If anyone has not listened to the most recent edition of the White Horse Inn (here), I would encourage you to do so. Michael Horton interviews well-known skeptic Michael Shermer. The interview is very enlightening in revealing many of the problems with an unbelieving naturalistic worldview.

I was somewhat surprised, considering how bright Shermer is, how poorly reasoned his worldview actually is. He made several logical fallacies (and Horton called him on most of them). He has a poor understanding of Christianity and makes a very careless error about Islam. He favors a multiple universe theory (even though he admits there is absolutely no way to prove it) as a basis for his worldview. Truly it is a great example of suppressing the knowledge of God in unrighteousness.

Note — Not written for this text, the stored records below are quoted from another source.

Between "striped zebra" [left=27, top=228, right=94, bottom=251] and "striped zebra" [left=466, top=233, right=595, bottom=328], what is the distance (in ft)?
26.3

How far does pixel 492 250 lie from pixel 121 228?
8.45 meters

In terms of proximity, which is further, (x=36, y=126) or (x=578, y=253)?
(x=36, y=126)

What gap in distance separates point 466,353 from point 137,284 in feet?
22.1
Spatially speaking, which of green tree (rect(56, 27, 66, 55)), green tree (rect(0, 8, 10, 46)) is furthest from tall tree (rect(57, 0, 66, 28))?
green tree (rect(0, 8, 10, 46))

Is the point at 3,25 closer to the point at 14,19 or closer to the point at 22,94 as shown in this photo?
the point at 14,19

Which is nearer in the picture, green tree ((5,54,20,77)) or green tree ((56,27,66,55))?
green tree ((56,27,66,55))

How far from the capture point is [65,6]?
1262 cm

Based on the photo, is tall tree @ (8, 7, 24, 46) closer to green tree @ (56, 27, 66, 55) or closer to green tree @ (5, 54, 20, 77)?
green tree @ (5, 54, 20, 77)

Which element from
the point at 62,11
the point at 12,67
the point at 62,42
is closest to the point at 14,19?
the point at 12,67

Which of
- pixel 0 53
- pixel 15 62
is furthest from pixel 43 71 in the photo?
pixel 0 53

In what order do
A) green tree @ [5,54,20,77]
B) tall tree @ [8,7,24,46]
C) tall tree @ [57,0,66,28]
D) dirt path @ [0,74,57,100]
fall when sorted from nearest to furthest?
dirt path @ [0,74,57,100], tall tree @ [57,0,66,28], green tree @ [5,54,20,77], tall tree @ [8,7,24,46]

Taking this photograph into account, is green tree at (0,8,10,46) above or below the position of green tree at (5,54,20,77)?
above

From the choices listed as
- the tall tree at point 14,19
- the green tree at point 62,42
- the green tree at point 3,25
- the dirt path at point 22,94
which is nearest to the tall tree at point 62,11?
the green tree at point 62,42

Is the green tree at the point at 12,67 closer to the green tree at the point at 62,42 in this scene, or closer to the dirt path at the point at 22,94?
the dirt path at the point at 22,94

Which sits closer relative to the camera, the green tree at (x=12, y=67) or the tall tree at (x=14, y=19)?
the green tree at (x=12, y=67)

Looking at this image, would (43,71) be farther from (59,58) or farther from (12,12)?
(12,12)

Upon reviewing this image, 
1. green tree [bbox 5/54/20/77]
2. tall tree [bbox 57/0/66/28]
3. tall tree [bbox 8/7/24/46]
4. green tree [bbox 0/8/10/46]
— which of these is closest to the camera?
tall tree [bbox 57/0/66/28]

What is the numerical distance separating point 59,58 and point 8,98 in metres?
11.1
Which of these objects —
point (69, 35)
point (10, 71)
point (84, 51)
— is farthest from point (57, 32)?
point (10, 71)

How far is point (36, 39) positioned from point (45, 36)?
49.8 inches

Next week Horton will be talking with Greg Koukl about the interview.


----------



## Rufus (May 24, 2011)

I liked it, but I don't think Horton did great, but than again Shermer did worse (as you said the basis of his worldview, etc.). I thought Shermers reasons for becoming an agnostic where lame.


----------



## Marrow Man (May 24, 2011)

Sean, I would agree with that. Horton is not very confrontational on these sorts of things, but I thought he did a decent job calling Shermer out for appeals to emotion, ad populum etc. He should have pounced more on the Osiris resurrection comment. I can only imagine how a skilled debater like James White would have done. I can't wait to hear the rest of Greg Koukl's comments next week.


----------



## Rufus (May 24, 2011)

Marrow Man said:


> He should have pounced more on the Osiris resurrection comment.



I actually was expecting Horton to use that as an opportunity.


----------



## James Swan (May 24, 2011)

Marrow Man said:


> Sean, I would agree with that. Horton is not very confrontational on these sorts of things,



I haven't heard this yet, but I recall being very disappointed by Horton's interview with Robert Sungenis. Perhaps his lack of confrontation is why enemies of the faith agree to be interviewed by him.


----------



## CubsIn07 (Jun 2, 2011)

I thought Horton did a good job. At no point did Shermer win a single point. In fact he looked bad even though Horton went relatively easy on him. Koukl was even better the next week.


----------



## kodos (Jun 2, 2011)

I wondered if there was an agreement between the parties that it wouldn't be too hostile, since it came across as a book promotion. But Shermer's arguments were incredulously poor.


----------